TO BE DONE —
#1 Rewrite the passage of the review of Massaro's speech perception book that begins at the words "Regardless of their" and stops after "design each time.", replacing "tutorial" with "primer".
#2 Write the next part of the review of Massaro's book on speech perception, picking up after its final sentence.

I do not doubt that the book will be read with great interest by
research scientists from many different fields. This work is the
result of an ambitious intellectual endeavour aimed at introducing a
new behavioural law, which is placed by Massaro on an equal footing
with Weber's law of perception, or the power law of learning. Speech
scientists are presented with an extensive series of experiments on
the perception of bimodal speech. Whatever stance they take in that
domain, they should find quite challenging Massaro's view that speech
perception constitutes but one aspect of a much more general form of
cognitive processing, namely pattern recognition. Computer scientists
working in the field of speech technology should be particularly
interested in the book's final section about the synthesis of visual
speech.

Regardless of their background, readers should also find the book
worth using as a tutorial on the experimental methods available for
investigating speech perception. A great variety of experimental
paradigms and tasks are discussed at length by Massaro, who also
extensively discusses the methods for assessing computational models
of pattern recognition and, in particular, for fitting these models to
observed results. In that respect, using the results of the experiment
described above as a reference database was quite a good initiative in
my view, as this allows the reader more easily to understand Massaro's
point as new issues are raised, without having again to go through the
details of the experimental design each time.

EXTRACTED MATERIAL —
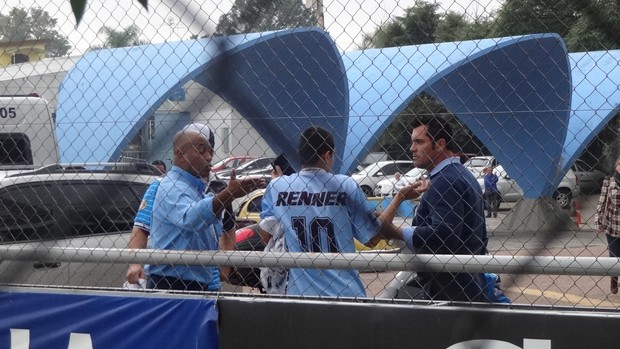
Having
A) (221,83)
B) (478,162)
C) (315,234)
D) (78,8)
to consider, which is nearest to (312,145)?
(221,83)

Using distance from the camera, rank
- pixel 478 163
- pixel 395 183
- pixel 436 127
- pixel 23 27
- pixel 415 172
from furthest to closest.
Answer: pixel 415 172
pixel 395 183
pixel 436 127
pixel 478 163
pixel 23 27

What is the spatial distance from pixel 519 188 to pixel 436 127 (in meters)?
1.38

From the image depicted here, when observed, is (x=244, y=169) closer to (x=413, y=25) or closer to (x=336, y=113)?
(x=336, y=113)

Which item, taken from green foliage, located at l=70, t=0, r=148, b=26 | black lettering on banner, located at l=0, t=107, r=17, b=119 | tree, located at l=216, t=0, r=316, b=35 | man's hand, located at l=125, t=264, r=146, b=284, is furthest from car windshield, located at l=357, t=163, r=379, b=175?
black lettering on banner, located at l=0, t=107, r=17, b=119

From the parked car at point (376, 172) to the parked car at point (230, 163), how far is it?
53cm

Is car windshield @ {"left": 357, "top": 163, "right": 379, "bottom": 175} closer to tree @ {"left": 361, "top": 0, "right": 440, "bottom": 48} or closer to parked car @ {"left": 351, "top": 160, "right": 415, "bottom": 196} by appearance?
parked car @ {"left": 351, "top": 160, "right": 415, "bottom": 196}

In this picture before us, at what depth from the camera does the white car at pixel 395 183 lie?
14.2 ft

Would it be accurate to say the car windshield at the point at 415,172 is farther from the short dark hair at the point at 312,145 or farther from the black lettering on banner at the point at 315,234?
the short dark hair at the point at 312,145

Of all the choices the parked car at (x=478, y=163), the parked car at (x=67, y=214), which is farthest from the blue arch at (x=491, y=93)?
the parked car at (x=67, y=214)

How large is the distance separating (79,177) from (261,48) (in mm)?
2479

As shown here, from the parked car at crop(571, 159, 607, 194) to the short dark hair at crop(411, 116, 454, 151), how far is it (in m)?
1.98

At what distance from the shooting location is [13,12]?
1.27m

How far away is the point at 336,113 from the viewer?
9.82 feet

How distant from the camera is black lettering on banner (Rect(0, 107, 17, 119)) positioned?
22.0 feet
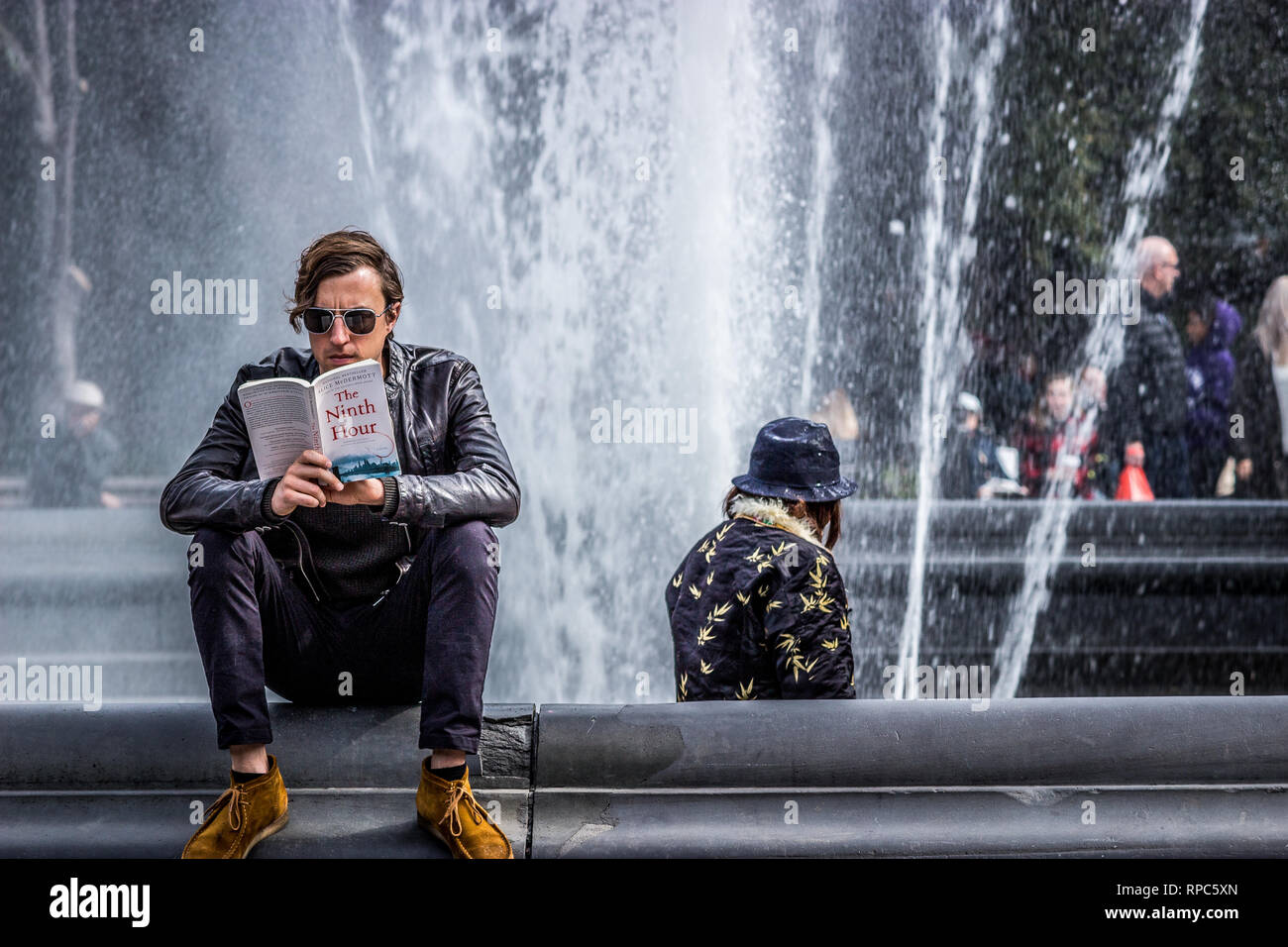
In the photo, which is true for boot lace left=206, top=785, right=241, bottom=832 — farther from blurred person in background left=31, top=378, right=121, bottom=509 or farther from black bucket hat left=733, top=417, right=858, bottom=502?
blurred person in background left=31, top=378, right=121, bottom=509

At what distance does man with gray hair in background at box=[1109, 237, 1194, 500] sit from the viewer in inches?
246

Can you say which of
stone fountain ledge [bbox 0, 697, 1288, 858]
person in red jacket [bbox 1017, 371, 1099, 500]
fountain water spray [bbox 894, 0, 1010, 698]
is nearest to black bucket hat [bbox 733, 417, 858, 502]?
stone fountain ledge [bbox 0, 697, 1288, 858]

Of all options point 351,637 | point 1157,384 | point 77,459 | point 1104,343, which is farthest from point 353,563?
point 1104,343

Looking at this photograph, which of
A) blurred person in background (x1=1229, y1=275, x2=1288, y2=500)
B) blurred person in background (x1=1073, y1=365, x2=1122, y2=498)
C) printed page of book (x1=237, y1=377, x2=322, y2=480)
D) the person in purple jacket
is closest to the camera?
printed page of book (x1=237, y1=377, x2=322, y2=480)

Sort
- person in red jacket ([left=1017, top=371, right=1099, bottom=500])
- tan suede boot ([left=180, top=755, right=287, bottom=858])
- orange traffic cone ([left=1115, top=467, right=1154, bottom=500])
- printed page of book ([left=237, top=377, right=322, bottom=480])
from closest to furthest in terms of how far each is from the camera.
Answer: tan suede boot ([left=180, top=755, right=287, bottom=858]), printed page of book ([left=237, top=377, right=322, bottom=480]), orange traffic cone ([left=1115, top=467, right=1154, bottom=500]), person in red jacket ([left=1017, top=371, right=1099, bottom=500])

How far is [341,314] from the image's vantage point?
263cm

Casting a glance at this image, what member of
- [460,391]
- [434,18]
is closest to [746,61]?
[434,18]

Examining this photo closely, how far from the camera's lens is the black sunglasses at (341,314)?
8.61 ft

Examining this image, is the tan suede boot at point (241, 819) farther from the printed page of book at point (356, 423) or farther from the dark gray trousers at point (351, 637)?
the printed page of book at point (356, 423)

RESULTS —
#1
Regardless of their background, readers should also find the book
worth using as a primer on the experimental methods available for
investigating speech perception. A great variety of experimental
paradigms and tasks are discussed at length by Massaro, who also
extensively discusses the methods for assessing computational models
of pattern recognition and, in particular, for fitting these models to
observed results. In that respect, using the results of the experiment
described above as a reference database was quite a good initiative in
my view, as this allows the reader more easily to understand Massaro's
point as new issues are raised, without having again to go through the
details of the experimental design each time.

#2
The book should also prove an invaluable resource for teaching. Care
was taken to select prototypical results, as well as to set this work
in its historical context. A number of rather fascinating anecdotes
and historical references are given, going from McGurk's personal
account of the discovery of the McGurk effect, to an audio-visual
rendition of the introduction to George Miller's seminal article on
the ubiquitousness of the number 7 plus or minus 2, with Miller's face
texture-mapped onto Baldi's wire-frame head. The CD-ROM that
accompanies the book enables the reader directly to experience the
psychological illusions associated with the perception of bimodal
speech, and constitutes as such a most useful research and teaching
tool.

On the negative side, Massaro's use of the /ba/-/da/ experiment as a
leading strand throughout obviously results in the book being focused
on the perception of non-sense syllables. Although the interaction of
visible speech and audible speech in word recognition is mentioned on
a number of occasions (e.g. pp 21-23 and pp. 181-182), the book
contains few suggestions as to how we perceive isolated words, let
alone connected speech. I also was surprised by the fact that little
place was devoted to presenting other current theories and models of
speech perception. Although models such as TRACE are mentioned on
several occasions in the book, I think it is fair to say that the FLMP
is still given the lion's share.

The book also has some minor defects such as the absence of a list of
figures, and the fact that some of the CD-ROM bands (1.4, 1.5 and 1.6)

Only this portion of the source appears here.